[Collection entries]
▶

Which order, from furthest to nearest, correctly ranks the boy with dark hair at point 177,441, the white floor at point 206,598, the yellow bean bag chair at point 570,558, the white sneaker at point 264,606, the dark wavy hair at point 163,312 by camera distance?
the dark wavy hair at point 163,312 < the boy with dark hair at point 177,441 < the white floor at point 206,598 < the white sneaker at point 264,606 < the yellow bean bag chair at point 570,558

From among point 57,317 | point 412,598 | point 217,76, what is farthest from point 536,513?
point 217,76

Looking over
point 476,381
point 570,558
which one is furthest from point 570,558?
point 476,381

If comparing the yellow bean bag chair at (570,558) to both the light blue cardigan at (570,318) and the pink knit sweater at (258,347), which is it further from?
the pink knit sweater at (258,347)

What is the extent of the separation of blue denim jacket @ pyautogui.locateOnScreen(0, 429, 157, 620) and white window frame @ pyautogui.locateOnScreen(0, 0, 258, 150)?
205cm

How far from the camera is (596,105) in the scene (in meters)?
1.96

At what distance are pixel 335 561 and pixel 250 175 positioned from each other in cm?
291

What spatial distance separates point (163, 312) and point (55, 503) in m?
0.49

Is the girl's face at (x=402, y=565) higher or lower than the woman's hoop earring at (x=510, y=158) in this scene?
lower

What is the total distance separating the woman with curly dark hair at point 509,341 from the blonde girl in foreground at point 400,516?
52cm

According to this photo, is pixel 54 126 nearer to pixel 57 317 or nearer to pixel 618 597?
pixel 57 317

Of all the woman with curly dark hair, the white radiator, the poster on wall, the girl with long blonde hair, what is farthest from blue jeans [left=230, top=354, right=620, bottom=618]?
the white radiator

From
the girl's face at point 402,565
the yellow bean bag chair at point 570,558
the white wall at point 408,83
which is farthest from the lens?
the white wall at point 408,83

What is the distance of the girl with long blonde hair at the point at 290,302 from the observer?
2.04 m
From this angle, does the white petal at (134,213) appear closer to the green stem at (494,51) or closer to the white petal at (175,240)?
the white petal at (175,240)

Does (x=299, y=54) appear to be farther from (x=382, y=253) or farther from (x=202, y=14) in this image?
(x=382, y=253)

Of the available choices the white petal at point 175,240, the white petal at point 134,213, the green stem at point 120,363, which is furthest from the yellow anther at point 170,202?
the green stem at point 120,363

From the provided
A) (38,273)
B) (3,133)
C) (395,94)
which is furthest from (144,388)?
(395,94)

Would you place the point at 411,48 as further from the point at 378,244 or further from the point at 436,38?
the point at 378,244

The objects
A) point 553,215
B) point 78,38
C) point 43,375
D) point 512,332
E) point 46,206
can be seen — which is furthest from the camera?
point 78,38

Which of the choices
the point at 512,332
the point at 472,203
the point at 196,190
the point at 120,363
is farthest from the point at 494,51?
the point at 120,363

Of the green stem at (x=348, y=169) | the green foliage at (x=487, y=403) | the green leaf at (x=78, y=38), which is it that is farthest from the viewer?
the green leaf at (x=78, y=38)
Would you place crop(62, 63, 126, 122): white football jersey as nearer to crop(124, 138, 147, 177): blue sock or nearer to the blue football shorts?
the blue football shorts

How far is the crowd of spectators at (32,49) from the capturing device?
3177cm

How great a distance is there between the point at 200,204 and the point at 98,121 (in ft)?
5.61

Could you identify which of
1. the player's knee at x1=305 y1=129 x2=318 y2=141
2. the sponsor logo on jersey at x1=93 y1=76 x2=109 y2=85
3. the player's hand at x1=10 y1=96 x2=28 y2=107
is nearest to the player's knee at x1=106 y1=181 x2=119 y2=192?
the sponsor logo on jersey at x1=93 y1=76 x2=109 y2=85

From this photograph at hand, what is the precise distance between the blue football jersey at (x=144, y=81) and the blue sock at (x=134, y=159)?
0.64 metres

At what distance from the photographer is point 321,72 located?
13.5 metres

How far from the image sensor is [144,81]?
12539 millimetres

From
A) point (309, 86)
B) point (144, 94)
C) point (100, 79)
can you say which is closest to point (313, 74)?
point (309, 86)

◀

DIRECTIONS: Reproduce the records verbatim, starting at the line containing "From this photograph" and ending with the last line of the records.

FINAL RESULT:
From this photograph at hand, what is the precise distance between the blue football jersey at (x=144, y=81) and the blue sock at (x=134, y=159)?
0.64 metres

At what distance from the photographer is point 321,72 located?
13.5 metres

How far from the image sensor is [144,81]?
12539 millimetres

From
A) point (309, 86)
B) point (144, 94)
C) point (100, 79)
can you say which is closest to point (313, 74)?
point (309, 86)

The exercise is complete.